__REQUIRED ACTION A__.
Answer these questions from the Local Inference text:
(i) What do the Python/Node packages ship with?
(ii) Which Rust crate provides voice conversion?
(iii) What does every local provider implement?
__REQUIRED ACTION B__. Write the next part of the Local Inference text, picking up after its final sentence.

__TEXT BLOCK__.
Local Inference
Run LLMs, embeddings, TTS, and transcription on-device
Blazen can run every major model class entirely on your own hardware — no API key, no network call, no data leaving the machine. Local backends are opt-in via feature flags on the Rust crates, and the Python/Node packages ship prebuilt wheels that include the most common ones.
Overview
| Capability | Backend | Rust crate | Feature flag |
|---|---|---|---|
| LLM chat | mistral.rs | blazen-llm-mistralrs | mistralrs |
| LLM chat | llama.cpp | blazen-llm-llamacpp | llamacpp |
| LLM chat | Candle | blazen-llm-candle | candle |
| Embeddings | Blazen embed (fastembed on glibc/mac/windows, tract on musl/wasm) | blazen-embed | embed |
| Embeddings | Candle | blazen-embed-candle | candle-embed |
| Transcription | whisper.cpp | blazen-audio-whispercpp | whispercpp |
| Transcription | Candle Whisper | blazen-audio-stt | candle |
| TTS (native engines) | AnyTTS (Kokoro / VibeVoice / Qwen3-TTS) | blazen-audio-tts | anytts |
| TTS (Bark) | Suno Bark | blazen-audio-tts | bark |
| TTS (F5-TTS) | SWivid F5-TTS | blazen-audio-tts | f5-tts |
| TTS (Piper) | Piper (vendored) | blazen-audio-tts | piper |
| Voice conversion | RVC (HuBERT-base v2 ContentVec) | blazen-audio-vc | rvc |
| Music generation | MusicGen / AudioGen | blazen-audio-music | musicgen / audiogen |
| Music generation | Stable Audio | blazen-audio-music | stable-audio |
| Audio codec | EnCodec / DAC / SNAC | blazen-audio-codec | encodec / dac / snac |
| 3D generation | TripoSR (image-to-mesh) | blazen-3d | triposr |
| 3D generation | Compat3D HTTP proxy | blazen-3d | threed-compat-proxy |
| Image generation | Stable Diffusion | blazen-image-diffusion | diffusion |
Every local provider implements the same trait as its remote counterpart — Model, EmbeddingModel, Transcription, etc. — so they slot into the exact same workflows and can be swapped with a one-line change.

__AVAILABLE DATA__.
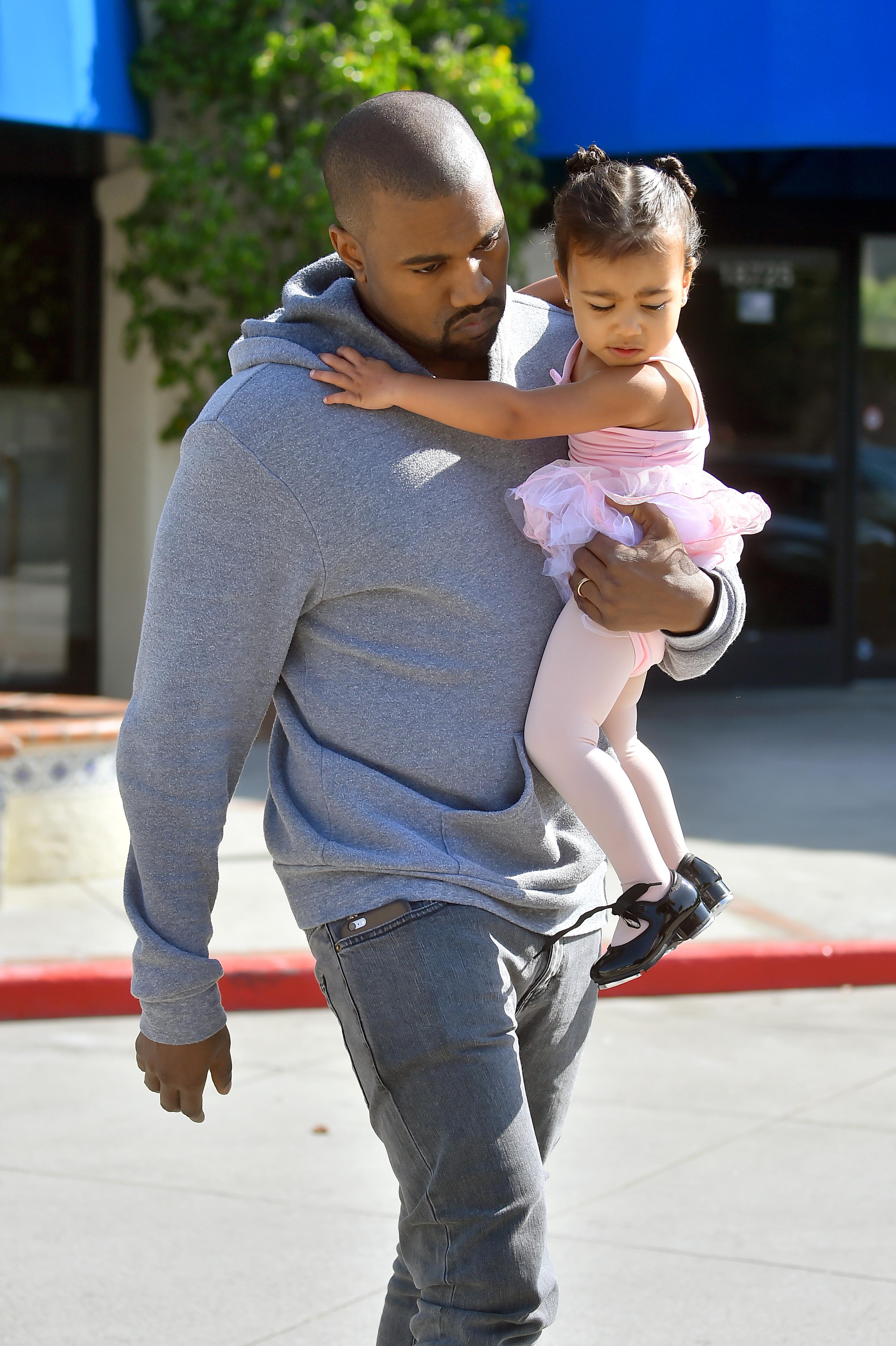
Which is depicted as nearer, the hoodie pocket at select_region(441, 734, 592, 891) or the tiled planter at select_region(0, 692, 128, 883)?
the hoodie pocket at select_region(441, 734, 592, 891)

__EXPECTED OUTPUT A__.
(i) Prebuilt wheels that include the most common local backends.
(ii) blazen-audio-vc.
(iii) The same trait as its remote counterpart, such as Model, EmbeddingModel or Transcription.

__EXPECTED OUTPUT B__.
Local LLM (mistral.rs)
from blazen import Model, MistralRsOptions, Quantization, Device, ChatMessage
model = Model.mistralrs(options=MistralRsOptions(
model_id="mistralai/Mistral-7B-Instruct-v0.3",
quantization=Quantization.Q4KM,
device=Device.Cuda,
context_length=8192,
))
# First call downloads the GGUF weights (~4 GB for Q4KM Mistral-7B).
# Subsequent calls reuse the cached weights.
await model.load()
response = await model.complete([ChatMessage.user("Hello!")])
print(response.content)
# Free VRAM when you need the GPU for something else.
await model.unload()
use blazen_llm_mistralrs::{MistralRsOptions, MistralRsProvider};
use blazen_llm::{ChatMessage, ModelRequest, LocalModel, Model};
let mut provider = MistralRsProvider::new(
MistralRsOptions::new("mistralai/Mistral-7B-Instruct-v0.3")
.with_quantization("Q4KM")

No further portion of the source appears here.